# Bypass a Policy for Testing

There are times when you need to bypass a policy for purposes such as testing,
debugging, writing health checks, etc. This guide will show you a few ways to
bypass a policy.

## Bypass a Policy Using a Test API Key

If you are using Zuplo API Key Authentication and want to create a test API Key
that can bypass a policy, you can quickly do so by using the API Key metadata
and a custom policy.

### Step 1: Create a Custom Policy

The
[Custom Code Inbound Policy](../policies/custom-code-inbound.mdx#writing-a-policy)
is essentially a wrapper around whatever policy you want to bypass. In this
example, we will create a custom policy that bypasses the `monetization-inbound`
policy.

This policy first checks for the presence of a `testApiKey` flag in the user's
`data` (which is the API Key metadata). If the flag is present, the policy
returns the request as is. Otherwise, it invokes the `monetization-inbound`
policy using the `invokeInboundPolicy` method on the `ZuploContext` object.

Create the custom policy configuration in the `policies.json` file.
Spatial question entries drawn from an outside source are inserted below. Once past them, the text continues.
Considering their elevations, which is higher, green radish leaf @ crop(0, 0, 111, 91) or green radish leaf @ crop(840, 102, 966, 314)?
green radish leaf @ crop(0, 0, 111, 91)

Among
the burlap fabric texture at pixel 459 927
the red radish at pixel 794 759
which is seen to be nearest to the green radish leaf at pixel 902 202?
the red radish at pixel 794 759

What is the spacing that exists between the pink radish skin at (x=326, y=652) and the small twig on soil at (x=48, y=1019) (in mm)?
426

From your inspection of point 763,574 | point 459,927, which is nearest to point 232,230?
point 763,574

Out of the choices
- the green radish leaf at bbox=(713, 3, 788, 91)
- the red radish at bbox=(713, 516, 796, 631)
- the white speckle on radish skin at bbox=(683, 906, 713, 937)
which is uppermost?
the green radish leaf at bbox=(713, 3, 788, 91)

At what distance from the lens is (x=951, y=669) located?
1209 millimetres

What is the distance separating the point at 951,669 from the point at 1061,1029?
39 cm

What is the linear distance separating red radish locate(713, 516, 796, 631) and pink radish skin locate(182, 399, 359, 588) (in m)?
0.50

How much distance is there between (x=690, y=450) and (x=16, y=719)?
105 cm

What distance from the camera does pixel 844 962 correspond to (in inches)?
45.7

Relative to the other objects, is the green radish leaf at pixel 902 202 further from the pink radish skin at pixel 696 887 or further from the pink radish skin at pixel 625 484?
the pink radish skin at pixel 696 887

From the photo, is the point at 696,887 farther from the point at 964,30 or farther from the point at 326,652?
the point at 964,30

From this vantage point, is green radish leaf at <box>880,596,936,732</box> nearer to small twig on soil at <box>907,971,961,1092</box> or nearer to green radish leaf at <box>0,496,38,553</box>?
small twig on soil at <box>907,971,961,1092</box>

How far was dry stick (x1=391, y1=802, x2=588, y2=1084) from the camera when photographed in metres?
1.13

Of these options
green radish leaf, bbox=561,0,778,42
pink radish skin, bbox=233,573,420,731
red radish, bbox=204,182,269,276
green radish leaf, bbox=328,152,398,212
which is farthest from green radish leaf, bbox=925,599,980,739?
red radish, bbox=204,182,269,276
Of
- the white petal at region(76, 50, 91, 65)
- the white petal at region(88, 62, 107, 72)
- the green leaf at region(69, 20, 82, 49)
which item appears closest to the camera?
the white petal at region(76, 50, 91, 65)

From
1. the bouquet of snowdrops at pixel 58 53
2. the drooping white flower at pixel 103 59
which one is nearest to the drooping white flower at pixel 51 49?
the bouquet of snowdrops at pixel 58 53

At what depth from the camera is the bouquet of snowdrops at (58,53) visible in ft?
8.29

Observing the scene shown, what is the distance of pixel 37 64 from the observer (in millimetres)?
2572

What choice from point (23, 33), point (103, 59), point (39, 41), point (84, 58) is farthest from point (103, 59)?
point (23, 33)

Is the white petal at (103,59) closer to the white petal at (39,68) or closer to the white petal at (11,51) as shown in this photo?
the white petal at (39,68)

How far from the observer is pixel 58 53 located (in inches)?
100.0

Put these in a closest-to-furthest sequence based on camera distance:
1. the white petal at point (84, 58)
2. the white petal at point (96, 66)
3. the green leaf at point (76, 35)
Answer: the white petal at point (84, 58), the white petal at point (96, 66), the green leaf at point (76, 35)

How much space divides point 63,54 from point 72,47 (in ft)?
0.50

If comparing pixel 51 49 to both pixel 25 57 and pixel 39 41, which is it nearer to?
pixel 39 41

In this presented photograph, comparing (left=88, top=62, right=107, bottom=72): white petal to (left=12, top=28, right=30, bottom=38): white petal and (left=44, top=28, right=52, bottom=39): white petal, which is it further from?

```json title="config/policies.json"
{
    "policies": [{
    {
      "name": "monetization-with-bypass-inbound",
      "policyType": "custom-code-inbound",
      "handler": {
        "export": "default",
        "module": "$import(./modules/monetization-with-bypass)",
        "options": {
          "config1": "YOUR_VALUE",
          "config2": true
        }
      },
    }
  }]
}
```

Create a new module for the policy code.

```ts title="modules/monetization-with-bypass.ts"
import { ZuploContext, ZuploRequest } from "@zuplo/runtime";

export default async function policy(
  request: ZuploRequest,
  context: ZuploContext,
) {
  if (request.user.data.testApiKey === true) {
    context.log.info("Bypassing monetization-inbound policy for testing.");
    return request;
  }

  return context.invokeInboundPolicy("monetization-inbound", request);
}
```

### Step 2: Replace the Monetization Policy with the Custom Policy

Wherever you use the `monetization-inbound` policy, replace it with the custom
the custom policy.

```json title="config/routes.oas.json"
"x-zuplo-route": {
  "corsPolicy": "none",
  "handler": {
    "export": "default",
    "module": "$import(./modules/todos-and-users)",
    "options": {}
  },
  "policies": {
    "inbound": ["monetization-with-bypass-inbound"]
  }
}
```

### Step 3: Create a Test API Key

To create a test API Key, navigate to **Services** in your Zuplo Project. Select
the API Key Bucket you want to use and click **Create Consumer**. Enter a name
for the consumer. Set the metadata to include the `testApiKey` flag as shown
below.

![Test API Key](../../public/media/bypass-policy-for-testing/image.png)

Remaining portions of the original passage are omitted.